Venezuela, uma carta aberta.

Presidente Dilma,
Eu sei que a senhora é amiga e aliada do Presidente Maduro da Venezuela. Sei que compartilham do mesmo gosto por hotéis de luxo, viagens oficiais que mais parecem caravanas faraônicas, discursos histriônicos, regimes ditatoriais de todas as estirpes. Sei também que o apelido de “poste” que lhe deram, serviria para ele muito bem. Afinal, ser escolhido para suceder um ícone da sua tribo não é para qualquer um. Maduro teve Hugo Chávez, a senhora teve Lula. Sei que o socialismo do Séc. XXI é um sonho que comungam, Maduro está indo às últimas consequências para transformá-lo em realidade, porém sem sucesso. Sei que este é o seu desejo também. 
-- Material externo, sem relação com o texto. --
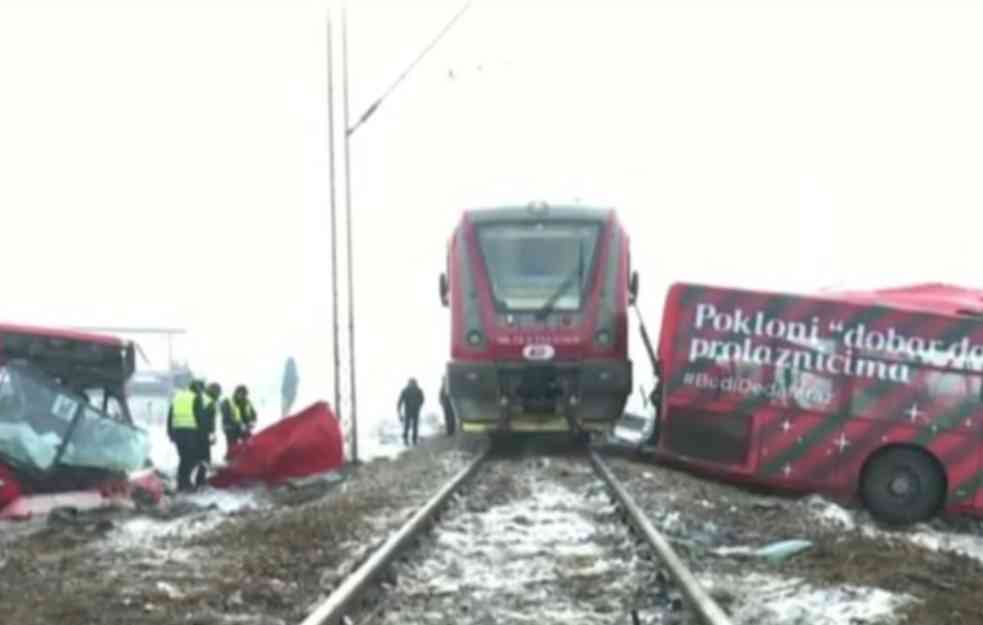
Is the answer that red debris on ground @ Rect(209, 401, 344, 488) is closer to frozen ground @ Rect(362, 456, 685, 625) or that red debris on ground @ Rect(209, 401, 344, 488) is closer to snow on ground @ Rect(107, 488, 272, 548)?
snow on ground @ Rect(107, 488, 272, 548)

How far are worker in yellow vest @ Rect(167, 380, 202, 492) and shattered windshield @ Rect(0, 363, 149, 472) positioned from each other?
8.55ft

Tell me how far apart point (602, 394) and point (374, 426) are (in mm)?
21298

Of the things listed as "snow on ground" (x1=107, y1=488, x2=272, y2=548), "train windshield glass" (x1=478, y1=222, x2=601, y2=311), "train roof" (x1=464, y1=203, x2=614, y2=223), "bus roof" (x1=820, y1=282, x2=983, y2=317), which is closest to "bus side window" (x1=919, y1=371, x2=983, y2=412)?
"bus roof" (x1=820, y1=282, x2=983, y2=317)

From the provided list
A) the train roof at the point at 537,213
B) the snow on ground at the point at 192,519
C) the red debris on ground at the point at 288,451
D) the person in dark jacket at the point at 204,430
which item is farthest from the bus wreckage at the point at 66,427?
the train roof at the point at 537,213

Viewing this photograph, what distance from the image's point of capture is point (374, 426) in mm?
40562

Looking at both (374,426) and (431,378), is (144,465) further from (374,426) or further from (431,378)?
(431,378)

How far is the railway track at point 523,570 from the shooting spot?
303 inches

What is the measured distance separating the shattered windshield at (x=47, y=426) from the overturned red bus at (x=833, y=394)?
610cm

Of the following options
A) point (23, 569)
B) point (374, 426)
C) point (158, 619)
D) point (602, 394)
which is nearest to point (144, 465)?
point (602, 394)

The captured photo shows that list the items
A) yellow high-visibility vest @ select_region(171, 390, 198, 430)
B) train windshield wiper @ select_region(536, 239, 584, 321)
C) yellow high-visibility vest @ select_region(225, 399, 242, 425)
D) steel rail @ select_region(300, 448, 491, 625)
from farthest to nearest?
1. yellow high-visibility vest @ select_region(225, 399, 242, 425)
2. train windshield wiper @ select_region(536, 239, 584, 321)
3. yellow high-visibility vest @ select_region(171, 390, 198, 430)
4. steel rail @ select_region(300, 448, 491, 625)

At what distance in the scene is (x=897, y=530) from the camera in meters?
14.5

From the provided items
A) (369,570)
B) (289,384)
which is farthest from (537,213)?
(289,384)

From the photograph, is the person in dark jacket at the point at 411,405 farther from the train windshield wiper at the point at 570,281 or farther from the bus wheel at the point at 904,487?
the bus wheel at the point at 904,487

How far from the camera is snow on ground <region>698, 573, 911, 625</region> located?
7609 millimetres
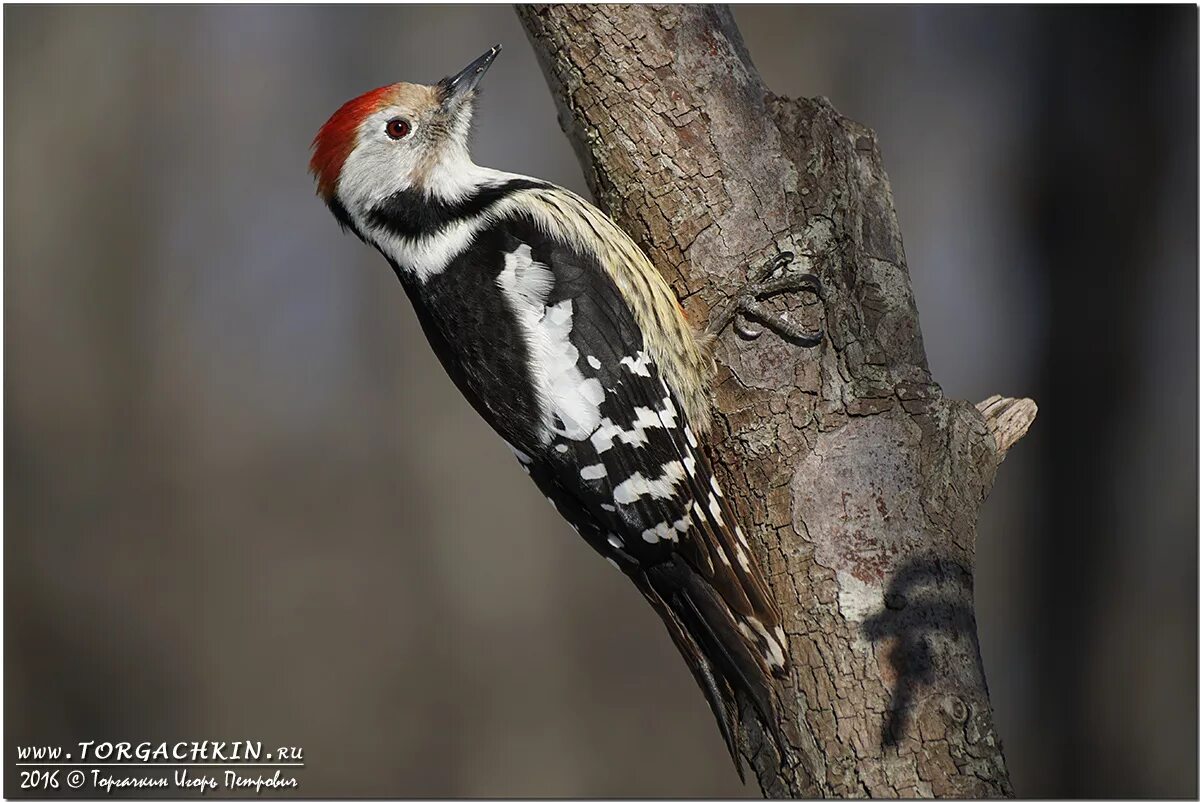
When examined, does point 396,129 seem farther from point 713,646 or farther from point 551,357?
point 713,646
Respeito quem tem sonhos. Todos temos o direito de tê-los. Diria mais, todos têm a obrigação de sonhar para definir um propósito para suas vidas. O problema acontece, presidente Dilma, quando queremos que os outros vivam os nossos sonhos. Quando queremos moldar a realidade que nos cerca, assim como a vida das pessoas que muitas vezes nem conhecemos, de acordo com aquilo que estabelecemos como propósito para nós mesmos. Isto não está certo, presidente. Seu aliado e amigo Maduro, quer que todos os venezuelanos vivam de acordo com o sonho que ele e seu finado antecessor tiveram. Nem todos acreditam neste sonho, por sinal, a maioria acha que é um pesadelo. Principalmente, os jovens venezuelanos acham que viver sem liberdade, sem poder usufruir do fruto do seu esforço, é um pesadelo. Seu aliado Maduro, os está matando nas ruas da Venezuela, presidente. Ele deveria, como chefe do governo, apenas protegê-los contra a violência. 
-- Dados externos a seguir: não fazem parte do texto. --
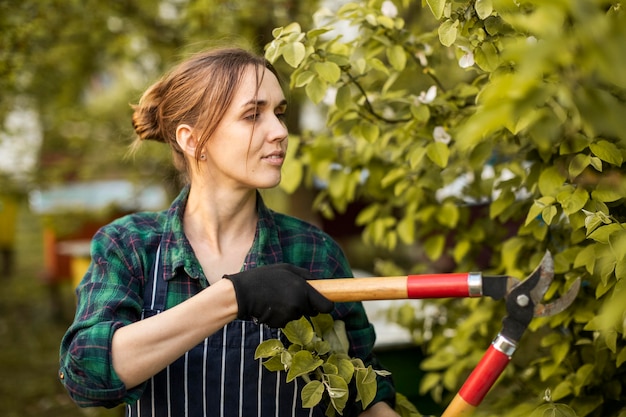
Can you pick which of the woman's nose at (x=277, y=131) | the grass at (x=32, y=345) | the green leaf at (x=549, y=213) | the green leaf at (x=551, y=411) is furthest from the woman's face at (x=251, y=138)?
the grass at (x=32, y=345)

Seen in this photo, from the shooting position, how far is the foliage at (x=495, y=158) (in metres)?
0.89

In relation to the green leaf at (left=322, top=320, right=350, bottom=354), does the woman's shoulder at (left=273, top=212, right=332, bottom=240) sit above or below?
above

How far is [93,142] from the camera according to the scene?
5.73 meters

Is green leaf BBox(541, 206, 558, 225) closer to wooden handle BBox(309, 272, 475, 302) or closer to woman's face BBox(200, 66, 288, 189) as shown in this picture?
wooden handle BBox(309, 272, 475, 302)

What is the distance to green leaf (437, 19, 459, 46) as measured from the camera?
1.77 m

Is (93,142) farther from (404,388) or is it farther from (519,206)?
(519,206)

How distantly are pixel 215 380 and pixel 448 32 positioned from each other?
0.98 metres

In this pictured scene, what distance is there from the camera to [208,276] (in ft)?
6.40

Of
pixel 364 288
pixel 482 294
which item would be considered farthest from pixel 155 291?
pixel 482 294

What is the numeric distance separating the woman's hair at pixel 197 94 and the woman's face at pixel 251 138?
23 mm

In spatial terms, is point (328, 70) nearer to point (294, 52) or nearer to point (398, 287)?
point (294, 52)

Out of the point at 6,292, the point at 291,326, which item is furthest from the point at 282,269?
the point at 6,292

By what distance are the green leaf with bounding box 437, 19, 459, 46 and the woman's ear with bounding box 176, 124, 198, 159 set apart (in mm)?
680

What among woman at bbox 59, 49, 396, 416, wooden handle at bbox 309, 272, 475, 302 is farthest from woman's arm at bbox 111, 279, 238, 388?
wooden handle at bbox 309, 272, 475, 302
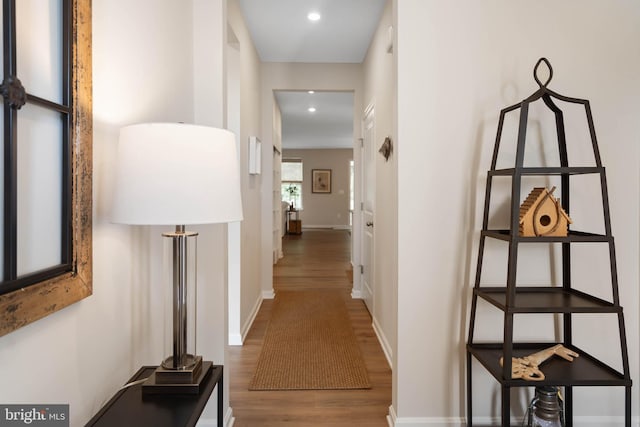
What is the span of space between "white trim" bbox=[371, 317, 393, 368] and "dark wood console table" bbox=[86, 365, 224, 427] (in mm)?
1811

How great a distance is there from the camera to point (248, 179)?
3344mm

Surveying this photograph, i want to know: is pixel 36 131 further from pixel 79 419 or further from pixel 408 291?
pixel 408 291

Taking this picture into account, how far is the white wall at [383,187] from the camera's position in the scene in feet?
9.32

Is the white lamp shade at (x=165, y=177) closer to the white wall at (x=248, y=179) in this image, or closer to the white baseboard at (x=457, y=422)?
the white baseboard at (x=457, y=422)

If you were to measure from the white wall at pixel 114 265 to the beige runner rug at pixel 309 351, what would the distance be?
3.75 ft

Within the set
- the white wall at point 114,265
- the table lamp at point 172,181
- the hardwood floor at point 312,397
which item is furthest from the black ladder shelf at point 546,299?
the white wall at point 114,265

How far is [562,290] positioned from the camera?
1.85 m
Presidente Dilma, a senhora sempre nos vendeu a idéia de que pegou em armas para lutar contra uma ditadura. Não me cabe agora questionar isso. Me cabe apenas apontar que, aqui e agora, ao lado de nossa fronteira Norte, há um ditador, eleito pelo povo, eu sei, mas ele é um ditador, como Hitler, que também foi eleito pelo povo. Ele está tentando impor à força, aos jovens da Venezuela, um sonho com o qual eles não compartilham. Para eles é um pesadelo. E por isso estão sendo mortos a tiros. Mal sabemos direito o que ocorre por lá pois há censura, mas o que sabemos nos horroriza. A senhora disse que lutou contra a ditadura na juventude. Os jovens venezuelanos estão lutando contra a ditadura, presidente. Me parece que chegou a hora de demonstrar que a sua luta era legítima. Há uma luta a ser travada aqui e agora, a senhora é chefe do governo do Brasil, se considera a guia dos destinos da América do Sul, pela pujança que temos. É este o destino que a senhora pretende para nós? Que nossos jovens sejam obrigados a sonhar pesadelos ou morrer a tiros, disparados por seu próprio governo, por terem um propósito de vida próprio, pessoal, inalienável e intransferível?
Presidente Dilma, cá entre nós. Temos divergências intransponíveis de pensamento. No entanto, tenho certeza que concordamos que governos não foram feitos para matar o futuro do seu país.
Demande que o presidente Maduro pare, brincar de divindade já foi longe demais. Demostre também, que nosso futuro não perecerá.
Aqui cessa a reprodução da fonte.